### What you should do
Copy the stretch from the start of the records through the line containing "palm tree @ [left=249, top=144, right=272, bottom=208] →", swapping "photographer" for "viewer" and leaving everything else unchanged.

Records in a dataset
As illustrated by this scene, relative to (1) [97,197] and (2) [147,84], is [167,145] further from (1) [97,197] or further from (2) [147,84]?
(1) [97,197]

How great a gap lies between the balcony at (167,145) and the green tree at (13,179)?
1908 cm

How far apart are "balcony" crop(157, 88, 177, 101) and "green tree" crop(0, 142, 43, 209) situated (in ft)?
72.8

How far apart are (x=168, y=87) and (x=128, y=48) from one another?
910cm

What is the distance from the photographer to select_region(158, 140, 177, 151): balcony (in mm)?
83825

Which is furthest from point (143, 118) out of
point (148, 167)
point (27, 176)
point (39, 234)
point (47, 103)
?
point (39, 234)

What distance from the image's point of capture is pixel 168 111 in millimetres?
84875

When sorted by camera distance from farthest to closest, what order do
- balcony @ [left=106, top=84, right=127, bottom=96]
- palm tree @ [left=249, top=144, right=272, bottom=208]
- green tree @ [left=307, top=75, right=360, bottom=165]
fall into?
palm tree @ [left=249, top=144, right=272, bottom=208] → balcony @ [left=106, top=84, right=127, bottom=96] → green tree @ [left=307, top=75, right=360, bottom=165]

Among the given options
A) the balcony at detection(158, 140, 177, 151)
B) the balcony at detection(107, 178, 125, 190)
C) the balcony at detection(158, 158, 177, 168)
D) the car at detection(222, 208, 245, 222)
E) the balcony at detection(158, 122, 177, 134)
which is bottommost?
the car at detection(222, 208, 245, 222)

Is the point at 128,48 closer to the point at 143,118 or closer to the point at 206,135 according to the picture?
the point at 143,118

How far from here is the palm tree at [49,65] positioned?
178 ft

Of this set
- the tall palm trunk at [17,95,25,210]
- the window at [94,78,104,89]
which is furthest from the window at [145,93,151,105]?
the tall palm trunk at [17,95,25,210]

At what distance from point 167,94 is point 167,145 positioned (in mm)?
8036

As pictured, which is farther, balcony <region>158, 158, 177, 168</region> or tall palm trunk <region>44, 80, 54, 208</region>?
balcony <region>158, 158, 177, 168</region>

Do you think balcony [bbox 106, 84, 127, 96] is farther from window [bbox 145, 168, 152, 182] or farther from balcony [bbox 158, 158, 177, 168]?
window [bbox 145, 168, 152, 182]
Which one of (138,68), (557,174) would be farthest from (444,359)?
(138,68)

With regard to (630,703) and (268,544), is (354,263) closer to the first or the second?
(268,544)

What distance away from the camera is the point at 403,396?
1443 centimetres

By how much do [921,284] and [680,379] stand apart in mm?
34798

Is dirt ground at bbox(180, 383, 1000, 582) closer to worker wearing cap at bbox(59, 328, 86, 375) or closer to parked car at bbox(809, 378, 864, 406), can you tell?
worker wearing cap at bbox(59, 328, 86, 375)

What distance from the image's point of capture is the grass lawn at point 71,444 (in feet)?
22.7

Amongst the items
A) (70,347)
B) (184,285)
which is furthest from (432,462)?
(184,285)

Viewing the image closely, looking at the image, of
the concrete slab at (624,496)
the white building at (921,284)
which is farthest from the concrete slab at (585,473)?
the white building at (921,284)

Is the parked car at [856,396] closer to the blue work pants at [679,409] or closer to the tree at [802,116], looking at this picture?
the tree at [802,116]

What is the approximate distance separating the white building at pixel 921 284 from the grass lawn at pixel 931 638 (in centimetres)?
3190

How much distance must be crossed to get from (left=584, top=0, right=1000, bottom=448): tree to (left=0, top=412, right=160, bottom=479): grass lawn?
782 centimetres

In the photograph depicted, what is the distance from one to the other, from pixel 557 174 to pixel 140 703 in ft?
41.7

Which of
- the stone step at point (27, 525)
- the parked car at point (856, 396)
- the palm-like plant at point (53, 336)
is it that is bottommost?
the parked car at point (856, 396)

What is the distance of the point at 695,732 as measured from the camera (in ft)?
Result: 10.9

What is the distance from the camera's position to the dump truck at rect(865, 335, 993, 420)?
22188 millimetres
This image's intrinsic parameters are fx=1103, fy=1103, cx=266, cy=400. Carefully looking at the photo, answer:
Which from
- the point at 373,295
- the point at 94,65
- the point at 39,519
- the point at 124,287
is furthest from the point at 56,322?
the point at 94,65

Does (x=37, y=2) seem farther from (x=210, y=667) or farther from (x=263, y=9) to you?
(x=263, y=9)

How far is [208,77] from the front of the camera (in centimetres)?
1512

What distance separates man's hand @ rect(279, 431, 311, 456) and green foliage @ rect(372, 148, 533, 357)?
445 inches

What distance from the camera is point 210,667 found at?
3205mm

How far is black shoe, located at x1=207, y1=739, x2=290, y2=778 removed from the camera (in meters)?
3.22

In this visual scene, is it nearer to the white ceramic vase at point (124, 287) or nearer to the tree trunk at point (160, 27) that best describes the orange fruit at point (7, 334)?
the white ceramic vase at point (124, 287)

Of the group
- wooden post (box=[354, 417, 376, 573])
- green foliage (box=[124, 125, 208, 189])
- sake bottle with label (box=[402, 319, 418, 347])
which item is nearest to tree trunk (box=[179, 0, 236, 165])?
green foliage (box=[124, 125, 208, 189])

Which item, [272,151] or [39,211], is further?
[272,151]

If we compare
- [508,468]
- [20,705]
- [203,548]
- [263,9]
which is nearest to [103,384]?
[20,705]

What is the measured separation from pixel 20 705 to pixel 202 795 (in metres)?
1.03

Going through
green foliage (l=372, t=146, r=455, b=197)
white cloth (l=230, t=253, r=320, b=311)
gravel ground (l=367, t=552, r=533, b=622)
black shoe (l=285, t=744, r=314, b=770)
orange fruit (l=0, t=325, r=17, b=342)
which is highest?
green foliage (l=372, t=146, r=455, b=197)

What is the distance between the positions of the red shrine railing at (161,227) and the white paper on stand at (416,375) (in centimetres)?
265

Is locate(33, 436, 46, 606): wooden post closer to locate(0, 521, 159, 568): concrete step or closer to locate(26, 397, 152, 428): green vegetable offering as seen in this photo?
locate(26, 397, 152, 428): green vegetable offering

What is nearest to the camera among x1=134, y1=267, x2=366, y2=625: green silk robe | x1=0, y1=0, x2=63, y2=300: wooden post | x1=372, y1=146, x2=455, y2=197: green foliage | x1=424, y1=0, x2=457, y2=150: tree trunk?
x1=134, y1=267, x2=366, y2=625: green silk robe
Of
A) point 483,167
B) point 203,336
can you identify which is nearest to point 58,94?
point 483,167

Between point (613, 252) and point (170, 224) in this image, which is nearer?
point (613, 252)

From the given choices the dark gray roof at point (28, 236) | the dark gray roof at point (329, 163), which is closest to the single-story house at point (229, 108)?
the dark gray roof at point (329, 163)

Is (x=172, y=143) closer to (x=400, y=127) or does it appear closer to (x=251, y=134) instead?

### Exercise solution
As illustrated by this scene, relative to (1) [97,197] and (2) [147,84], is [167,145] further from (1) [97,197] or further from (2) [147,84]?
(1) [97,197]

How great a gap lies between the balcony at (167,145) and the green tree at (13,179)?
1908 cm

How far apart are "balcony" crop(157, 88, 177, 101) and "green tree" crop(0, 142, 43, 209) situated (in ft)?
72.8

How far apart are (x=168, y=87) and (x=128, y=48) from one another?
910cm

What is the distance from the viewer to select_region(158, 140, 177, 151): balcony (in mm)?
83825

Which is furthest from point (143, 118) out of
point (148, 167)
point (27, 176)
point (39, 234)
point (47, 103)
?
point (39, 234)

What distance from the image's point of capture is pixel 168 111 in millimetres?
84875

When sorted by camera distance from farthest to closest, what order do
- balcony @ [left=106, top=84, right=127, bottom=96]
- palm tree @ [left=249, top=144, right=272, bottom=208]
- green tree @ [left=307, top=75, right=360, bottom=165]
fall into?
palm tree @ [left=249, top=144, right=272, bottom=208] → balcony @ [left=106, top=84, right=127, bottom=96] → green tree @ [left=307, top=75, right=360, bottom=165]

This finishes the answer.